[Given problem]:
Return every line of the rows below that contains the string "grille", matching its case exactly.

[Dataset entries]:
□ □ □ □

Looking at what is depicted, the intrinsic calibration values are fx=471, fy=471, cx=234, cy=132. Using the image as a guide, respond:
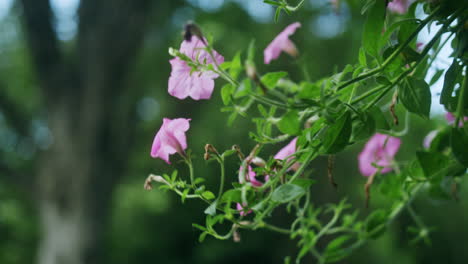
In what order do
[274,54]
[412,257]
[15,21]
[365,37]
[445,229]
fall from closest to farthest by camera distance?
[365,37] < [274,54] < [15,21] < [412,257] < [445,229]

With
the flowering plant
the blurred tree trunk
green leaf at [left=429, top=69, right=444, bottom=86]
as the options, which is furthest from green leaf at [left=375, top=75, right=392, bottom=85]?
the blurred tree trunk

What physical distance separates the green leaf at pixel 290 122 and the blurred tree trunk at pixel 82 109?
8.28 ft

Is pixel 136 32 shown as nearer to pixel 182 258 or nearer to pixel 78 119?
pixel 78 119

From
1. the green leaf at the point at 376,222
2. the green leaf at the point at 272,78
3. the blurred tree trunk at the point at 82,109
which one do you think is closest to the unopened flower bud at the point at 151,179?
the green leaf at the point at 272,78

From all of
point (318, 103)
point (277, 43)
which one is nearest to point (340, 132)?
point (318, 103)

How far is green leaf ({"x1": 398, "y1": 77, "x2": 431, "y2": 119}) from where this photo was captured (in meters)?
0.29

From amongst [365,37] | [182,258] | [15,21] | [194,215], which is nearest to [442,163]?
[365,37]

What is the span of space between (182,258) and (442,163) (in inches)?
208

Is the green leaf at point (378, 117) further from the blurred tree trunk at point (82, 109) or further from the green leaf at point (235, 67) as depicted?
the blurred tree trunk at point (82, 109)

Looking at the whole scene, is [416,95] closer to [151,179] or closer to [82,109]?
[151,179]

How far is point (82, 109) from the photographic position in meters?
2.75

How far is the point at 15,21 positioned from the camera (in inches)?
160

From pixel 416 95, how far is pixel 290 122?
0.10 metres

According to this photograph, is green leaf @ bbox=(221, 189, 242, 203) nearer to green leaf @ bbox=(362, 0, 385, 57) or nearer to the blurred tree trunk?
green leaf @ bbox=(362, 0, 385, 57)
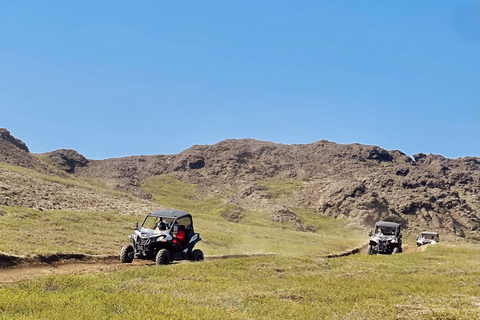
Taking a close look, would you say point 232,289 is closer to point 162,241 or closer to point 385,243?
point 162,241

□ □ □ □

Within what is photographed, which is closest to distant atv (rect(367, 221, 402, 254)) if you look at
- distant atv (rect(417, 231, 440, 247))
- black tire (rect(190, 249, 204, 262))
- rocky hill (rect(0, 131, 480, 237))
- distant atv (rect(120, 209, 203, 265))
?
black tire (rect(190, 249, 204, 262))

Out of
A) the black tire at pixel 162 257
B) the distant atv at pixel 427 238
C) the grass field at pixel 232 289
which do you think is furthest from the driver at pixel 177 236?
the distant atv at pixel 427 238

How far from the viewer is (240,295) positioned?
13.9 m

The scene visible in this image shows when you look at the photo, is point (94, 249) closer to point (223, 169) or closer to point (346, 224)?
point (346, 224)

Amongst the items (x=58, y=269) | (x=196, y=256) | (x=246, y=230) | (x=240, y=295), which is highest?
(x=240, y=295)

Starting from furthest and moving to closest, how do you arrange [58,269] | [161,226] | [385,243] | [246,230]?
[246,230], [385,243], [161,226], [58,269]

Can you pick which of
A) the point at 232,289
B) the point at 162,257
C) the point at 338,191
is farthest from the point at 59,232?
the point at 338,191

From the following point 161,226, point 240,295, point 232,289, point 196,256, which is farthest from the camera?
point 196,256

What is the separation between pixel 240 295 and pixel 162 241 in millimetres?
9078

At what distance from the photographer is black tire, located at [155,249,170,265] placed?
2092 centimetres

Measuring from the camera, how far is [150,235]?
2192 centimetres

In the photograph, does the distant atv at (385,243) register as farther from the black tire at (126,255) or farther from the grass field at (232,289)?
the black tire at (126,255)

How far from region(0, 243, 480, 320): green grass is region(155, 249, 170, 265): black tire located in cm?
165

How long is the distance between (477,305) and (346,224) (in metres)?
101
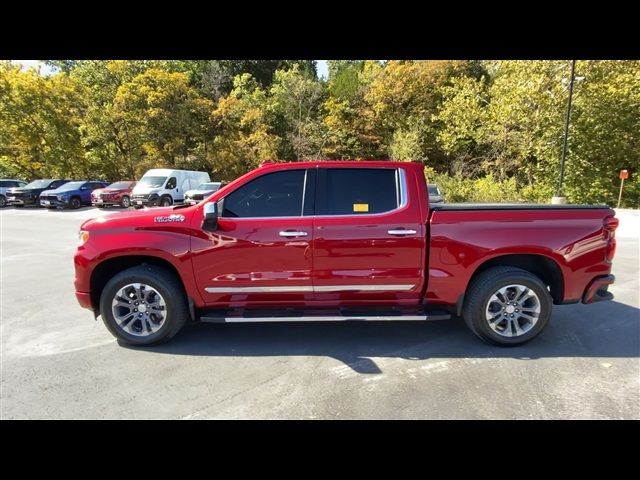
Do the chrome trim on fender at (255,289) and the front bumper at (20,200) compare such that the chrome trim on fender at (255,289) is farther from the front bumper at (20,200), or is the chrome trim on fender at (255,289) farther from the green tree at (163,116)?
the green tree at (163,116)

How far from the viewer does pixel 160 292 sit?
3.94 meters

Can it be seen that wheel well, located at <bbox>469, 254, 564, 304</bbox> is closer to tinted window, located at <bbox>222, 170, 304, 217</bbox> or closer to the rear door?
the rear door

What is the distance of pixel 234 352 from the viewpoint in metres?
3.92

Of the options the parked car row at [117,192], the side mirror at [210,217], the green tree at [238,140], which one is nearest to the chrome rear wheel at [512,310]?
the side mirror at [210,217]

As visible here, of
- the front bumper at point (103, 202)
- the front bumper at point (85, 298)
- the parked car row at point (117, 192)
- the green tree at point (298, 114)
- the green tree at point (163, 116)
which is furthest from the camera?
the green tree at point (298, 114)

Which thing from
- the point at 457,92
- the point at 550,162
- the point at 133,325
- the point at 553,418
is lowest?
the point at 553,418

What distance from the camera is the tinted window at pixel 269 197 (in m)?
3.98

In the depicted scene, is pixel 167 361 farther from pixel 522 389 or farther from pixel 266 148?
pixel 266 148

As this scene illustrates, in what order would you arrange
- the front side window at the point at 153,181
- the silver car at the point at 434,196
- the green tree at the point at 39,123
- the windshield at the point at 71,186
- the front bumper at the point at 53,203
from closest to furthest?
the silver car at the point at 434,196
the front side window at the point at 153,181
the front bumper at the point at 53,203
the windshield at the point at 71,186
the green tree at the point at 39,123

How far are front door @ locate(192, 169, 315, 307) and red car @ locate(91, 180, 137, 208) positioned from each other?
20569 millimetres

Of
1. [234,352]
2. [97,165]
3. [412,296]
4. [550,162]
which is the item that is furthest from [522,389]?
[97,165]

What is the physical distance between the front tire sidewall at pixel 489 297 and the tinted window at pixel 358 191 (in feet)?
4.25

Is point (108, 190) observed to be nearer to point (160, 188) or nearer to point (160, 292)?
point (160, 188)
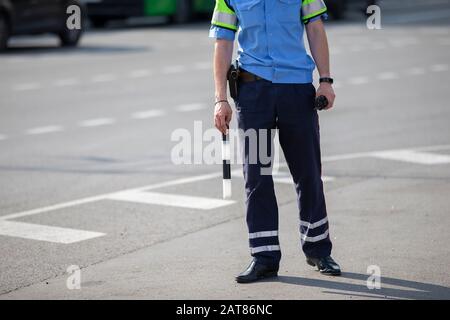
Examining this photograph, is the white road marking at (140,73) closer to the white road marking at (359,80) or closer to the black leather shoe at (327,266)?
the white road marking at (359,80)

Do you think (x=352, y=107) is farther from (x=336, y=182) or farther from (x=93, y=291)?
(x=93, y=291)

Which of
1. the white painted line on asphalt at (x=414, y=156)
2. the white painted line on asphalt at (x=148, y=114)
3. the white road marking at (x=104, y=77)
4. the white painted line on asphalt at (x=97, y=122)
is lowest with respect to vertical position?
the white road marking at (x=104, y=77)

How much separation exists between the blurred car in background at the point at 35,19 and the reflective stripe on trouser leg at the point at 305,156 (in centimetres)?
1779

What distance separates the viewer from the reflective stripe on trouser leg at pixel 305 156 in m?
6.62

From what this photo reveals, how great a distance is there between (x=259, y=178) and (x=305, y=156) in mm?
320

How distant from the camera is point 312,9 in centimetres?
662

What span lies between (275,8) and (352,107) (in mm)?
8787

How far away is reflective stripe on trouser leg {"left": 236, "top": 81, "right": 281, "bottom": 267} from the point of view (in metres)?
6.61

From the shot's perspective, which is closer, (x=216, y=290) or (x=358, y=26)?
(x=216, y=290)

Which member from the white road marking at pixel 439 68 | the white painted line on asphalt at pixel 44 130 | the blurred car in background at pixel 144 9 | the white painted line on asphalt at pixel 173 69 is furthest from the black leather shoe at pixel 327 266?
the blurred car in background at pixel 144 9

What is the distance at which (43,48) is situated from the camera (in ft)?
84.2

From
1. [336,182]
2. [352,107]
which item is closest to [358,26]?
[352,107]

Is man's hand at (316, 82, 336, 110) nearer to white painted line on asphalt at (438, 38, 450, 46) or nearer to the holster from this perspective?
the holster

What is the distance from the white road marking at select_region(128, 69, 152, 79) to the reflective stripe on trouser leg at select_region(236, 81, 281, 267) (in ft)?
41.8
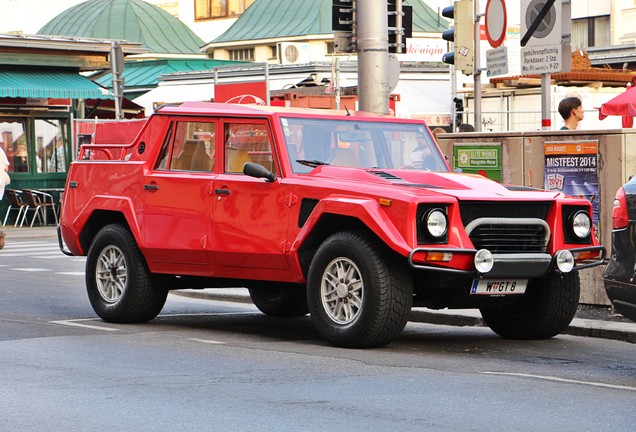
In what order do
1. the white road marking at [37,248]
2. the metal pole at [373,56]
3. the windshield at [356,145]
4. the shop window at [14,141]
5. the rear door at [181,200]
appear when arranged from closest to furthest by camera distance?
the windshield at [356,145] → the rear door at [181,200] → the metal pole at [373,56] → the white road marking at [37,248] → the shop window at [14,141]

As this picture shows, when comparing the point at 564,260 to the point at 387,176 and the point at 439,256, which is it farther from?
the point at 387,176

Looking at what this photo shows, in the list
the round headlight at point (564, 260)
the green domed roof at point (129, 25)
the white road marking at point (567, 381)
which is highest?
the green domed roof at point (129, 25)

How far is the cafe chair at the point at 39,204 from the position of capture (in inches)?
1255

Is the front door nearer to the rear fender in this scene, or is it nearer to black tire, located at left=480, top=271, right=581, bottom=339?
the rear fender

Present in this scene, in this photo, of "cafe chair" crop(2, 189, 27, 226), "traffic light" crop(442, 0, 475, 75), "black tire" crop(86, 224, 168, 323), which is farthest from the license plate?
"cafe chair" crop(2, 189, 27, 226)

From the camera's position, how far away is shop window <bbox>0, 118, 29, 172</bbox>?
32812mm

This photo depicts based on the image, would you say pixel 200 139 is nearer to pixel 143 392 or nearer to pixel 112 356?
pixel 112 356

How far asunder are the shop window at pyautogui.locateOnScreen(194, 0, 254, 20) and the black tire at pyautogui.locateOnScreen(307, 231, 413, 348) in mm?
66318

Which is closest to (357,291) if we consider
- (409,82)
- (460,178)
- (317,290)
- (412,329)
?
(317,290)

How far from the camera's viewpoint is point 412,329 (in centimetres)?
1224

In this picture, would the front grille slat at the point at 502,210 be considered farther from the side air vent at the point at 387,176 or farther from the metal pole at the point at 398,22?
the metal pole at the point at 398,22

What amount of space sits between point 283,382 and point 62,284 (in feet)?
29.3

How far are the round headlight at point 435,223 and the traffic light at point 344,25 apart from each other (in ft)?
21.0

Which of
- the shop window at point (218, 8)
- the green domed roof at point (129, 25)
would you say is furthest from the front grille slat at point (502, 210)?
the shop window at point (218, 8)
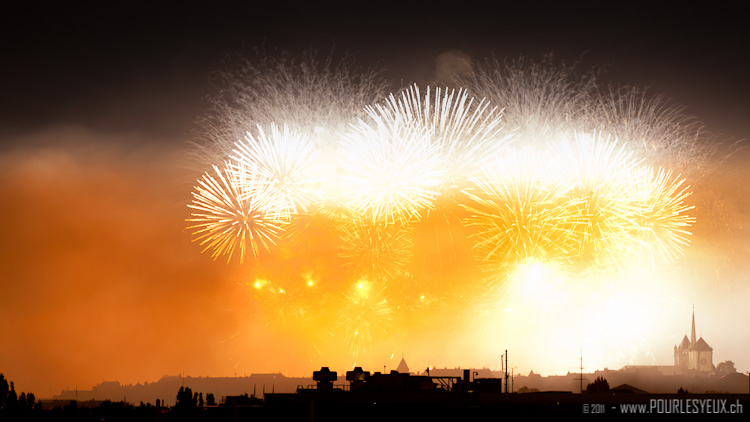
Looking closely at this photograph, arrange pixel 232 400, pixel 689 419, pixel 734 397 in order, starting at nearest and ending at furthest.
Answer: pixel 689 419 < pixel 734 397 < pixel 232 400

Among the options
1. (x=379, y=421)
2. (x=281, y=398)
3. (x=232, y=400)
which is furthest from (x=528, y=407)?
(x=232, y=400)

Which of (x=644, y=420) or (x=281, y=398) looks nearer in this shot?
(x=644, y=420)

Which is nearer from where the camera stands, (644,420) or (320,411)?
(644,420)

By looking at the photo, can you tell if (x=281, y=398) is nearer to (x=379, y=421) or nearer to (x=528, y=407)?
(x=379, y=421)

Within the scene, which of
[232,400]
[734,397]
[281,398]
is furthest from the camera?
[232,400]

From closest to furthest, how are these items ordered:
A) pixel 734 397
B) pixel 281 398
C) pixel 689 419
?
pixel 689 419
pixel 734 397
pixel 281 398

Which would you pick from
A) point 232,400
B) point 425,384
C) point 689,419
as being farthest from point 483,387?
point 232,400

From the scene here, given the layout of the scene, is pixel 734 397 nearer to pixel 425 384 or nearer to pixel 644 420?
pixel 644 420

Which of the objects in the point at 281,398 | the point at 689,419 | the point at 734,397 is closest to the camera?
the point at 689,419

□ □ □ □

[Reply to the task]:
In this picture, would the front grille slat at the point at 502,210 be considered farther from the side air vent at the point at 387,176 or farther from the metal pole at the point at 398,22?
would you say is furthest from the front grille slat at point (502, 210)?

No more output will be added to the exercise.